I think reading for pleasure only happens if there isn't some stimulus to provide the same or more pleasure at less of a cost (e.g. time spent, effort, etc.). So the smart phone is the reason children don't read any more. Same stimulation, or better, with zero effort and at any time for any small piece of time they have available. TikTok is the worst. You can fill any 30 second span with a tiktok. It is literally rotting brains, and there is scientific evidence that is true. Scary as **** if you ask me. I even have to force myself to drop the cell phone for 2 hours before I go to bed. The addiction factor is on par with illicit drugs. Meth and heroin got nothing on facebook, twitter, and tiktok. Huge bane on society.
 
No A-F grades. It is a little more helpful imo. She is really really smart so for her the learning curve is easy (I credit Upstart computer program for this). She is an amazing reader. They were having her leave her 1st grade classroom to go to a 4th grade classroom for reading.
She is also way above her classmates in math. We have been referred to move her to a different school next year that is for gifted students. They also have an accelerated class thing at her current school that they recommended. We are undecided at this point but are leaning to keeping her in her current school which we like.
That’s awesome! Smart kid, must take after her parents!
 
I think reading for pleasure only happens if there isn't some stimulus to provide the same or more pleasure at less of a cost (e.g. time spent, effort, etc.). So the smart phone is the reason children don't read any more. Same stimulation, or better, with zero effort and at any time for any small piece of time they have available. TikTok is the worst. You can fill any 30 second span with a tiktok. It is literally rotting brains, and there is scientific evidence that is true. Scary as **** if you ask me. I even have to force myself to drop the cell phone for 2 hours before I go to bed. The addiction factor is on par with illicit drugs. Meth and heroin got nothing on facebook, twitter, and tiktok. Huge bane on society.
This so much.

It’s destroying attention spans and ruining critical thinking. One of my major issues with AI (and I know we can’t put it back into the bottle, I get it) is that it’ll ruin the long tedious but necessary process of thinking about a subject, formulating pts, and presenting them in a coherent way. That process will be lost.

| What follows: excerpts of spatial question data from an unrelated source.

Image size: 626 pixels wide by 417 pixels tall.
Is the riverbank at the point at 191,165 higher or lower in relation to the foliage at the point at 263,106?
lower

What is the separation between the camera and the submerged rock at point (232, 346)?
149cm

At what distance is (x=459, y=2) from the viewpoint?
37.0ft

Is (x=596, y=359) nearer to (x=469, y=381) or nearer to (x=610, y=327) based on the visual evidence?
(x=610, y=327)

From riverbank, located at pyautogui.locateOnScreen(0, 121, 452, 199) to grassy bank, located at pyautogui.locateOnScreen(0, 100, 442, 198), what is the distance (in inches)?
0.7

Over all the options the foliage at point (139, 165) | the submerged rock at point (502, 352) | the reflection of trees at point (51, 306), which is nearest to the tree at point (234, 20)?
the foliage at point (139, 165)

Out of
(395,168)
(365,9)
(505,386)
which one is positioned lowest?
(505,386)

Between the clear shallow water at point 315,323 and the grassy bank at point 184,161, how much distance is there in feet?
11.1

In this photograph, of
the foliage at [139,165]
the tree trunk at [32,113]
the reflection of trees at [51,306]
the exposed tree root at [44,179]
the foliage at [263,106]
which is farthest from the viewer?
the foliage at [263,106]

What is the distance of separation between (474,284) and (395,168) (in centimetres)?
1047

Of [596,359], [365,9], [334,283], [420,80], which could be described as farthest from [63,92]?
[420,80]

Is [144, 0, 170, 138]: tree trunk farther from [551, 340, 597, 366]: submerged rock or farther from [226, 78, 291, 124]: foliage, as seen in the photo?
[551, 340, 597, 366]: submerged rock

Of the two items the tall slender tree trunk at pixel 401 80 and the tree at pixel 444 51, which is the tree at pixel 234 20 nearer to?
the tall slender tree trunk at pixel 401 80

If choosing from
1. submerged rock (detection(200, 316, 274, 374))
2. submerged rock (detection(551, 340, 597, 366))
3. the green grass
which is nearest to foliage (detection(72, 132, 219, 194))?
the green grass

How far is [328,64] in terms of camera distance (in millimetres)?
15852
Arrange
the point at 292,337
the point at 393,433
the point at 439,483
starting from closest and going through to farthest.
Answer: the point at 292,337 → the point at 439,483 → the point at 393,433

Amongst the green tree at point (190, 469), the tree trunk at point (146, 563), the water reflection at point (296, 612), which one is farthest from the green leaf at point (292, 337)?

So will teachers see better writing? Absolutely, they’re going to see better writing (from the AI). But getting students to turn in writing projects isn’t the pt. The point is getting them to engage. getting them to think. Getting them to formulate arguments and write them down. That entire process will be lost.
 
Clearly that is not true or NEAP wouldn't have been tracking it.
I would think that they might track anything that helps educational achievement. Eating breakfast is not a learning habit, but it helps people learn, so many districts offer breakfasts to kids who need them.

I know that is what teacher's unions wanted to believe but the damage done has large and lasting impacts as evidenced in the NEAP report.
I will wait for you to connect the covid19 response to reading for pleasure in a meaningful way. Just making a declaration is not meaningful.
 
I think reading for pleasure only happens if there isn't some stimulus to provide the same or more pleasure at less of a cost (e.g. time spent, effort, etc.). So the smart phone is the reason children don't read any more. Same stimulation, or better, with zero effort and at any time for any small piece of time they have available. TikTok is the worst. You can fill any 30 second span with a tiktok. It is literally rotting brains, and there is scientific evidence that is true. Scary as **** if you ask me. I even have to force myself to drop the cell phone for 2 hours before I go to bed. The addiction factor is on par with illicit drugs. Meth and heroin got nothing on facebook, twitter, and tiktok. Huge bane on society.
I blame the teachers' unions for the prevalence of TikTok.